It’s not just the bullet trains that are lightning fast in Japan: the train cleaning services are equally as speedy. Martin Wharmby investigates Japan’s Seven-Minute Miracle.

Japan is famous for its high speed, rarely delayed bullet train services. These ‘Shinkansen’ trains offer visitors an incredible experience as they reach speeds of up to 320km/ hr, travelling routes between major cities across the Honshu and Kyushu islands, along with Hakodate on the southernmost tip of Hokkaido. Mainly a high-speed, long distance service, it’s also a reliable commuter service for city workers, and an important tourist attraction.

With more than 300 Shinkansen trains travelling through Tokyo every day, not only is the average delay less than one minute, but the trains themselves are as spotless as they are sleek and futuristic, thanks to the efforts of JR East TESSEI Co.’s custodial teams.

When a Shinkansen train arrives at Tokyo Station, there is a turnaround of 12 minutes between arrival and departure.

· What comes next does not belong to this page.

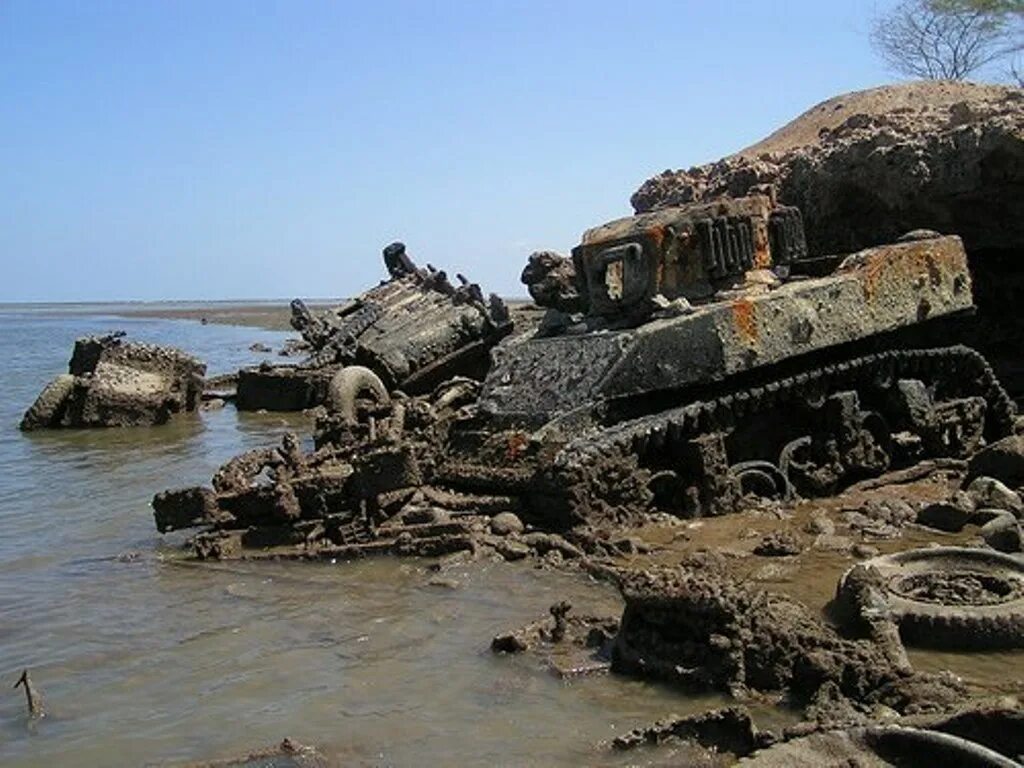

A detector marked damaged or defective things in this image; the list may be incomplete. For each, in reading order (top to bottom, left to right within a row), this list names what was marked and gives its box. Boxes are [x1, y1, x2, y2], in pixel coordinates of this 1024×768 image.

Three of these minutes are taken up by passengers disembarking at the end of their journey, while new passengers board in less than two, leaving just seven minutes for cleaning crew members to rigorously and effectively prepare the vehicle for its next voyage.

This has become known as the ‘Shinkansen Seven-Minute Miracle’, as TESSEI’s teams perform their services with the speed and precision

of a highly choreographed piece of cleaning performance art.

Lined up with military precision, cleaning crew members bow as a train arrives at the station and welcome passengers as they disembark, collecting any loose trash passengers may be holding. One worker is assigned for each carriage, responsible for around 100 seats inside, whilst specialised crew members are assigned to clean and maintain onboard restrooms.

After an initial check for waste and ascertaining the condition of the carriage, seats are dusted, wiped and turned to face a new direction. Windows and window frames are wiped, shades are opened, tray tables wiped and floors are swept, vacuumed or mopped. Even headrest covers get changed. After a final check for items left behind on seats and luggage racks, the cleaners disembark and bow to greet new passengers.

It’s a mesmerising demonstration of pride, diligence and routine, and a perfect example of Japanese ‘omotenashi’, which represents Japanese hospitality. This spirit of omotenashi is something the country is keen to promote to the outside world.

TESSEI’s teams haven’t always been the efficient, ritualistic cleaners

they are today. Barely a decade ago, workers were treated as mere dispatch cleaners as the job was considered dirty and difficult, with low staff morale, high turnover rates, declining standards and regular complaints.

A key part of the transformation was a change of approach, turning the thankless task of ‘cleaning’ into a ‘service’, where workers could beam with pride on the stage of the ‘Shinkansen Theatre’. Improving teamwork was a key part of turning things around: daily meetings encourage input from all team members and not just supervisors, teams are regularly mixed and rotated, and more colourful uniforms and seasonal pieces of flair (such as flowers) have had a dramatic effect on morale. The average employee age is 52, with a close to 50/50 split between male and female workers.

As you might expect, it’s a tough job: each team may clean more than 120 trains per day, whilst keeping to a tight schedule. Many cleaners don’t make it past the initial three-month probation period. However, the results speak for themselves: the Shinkansen Seven-Minute Miracle is a proficient, remarkable spectacle that is the envy of the world.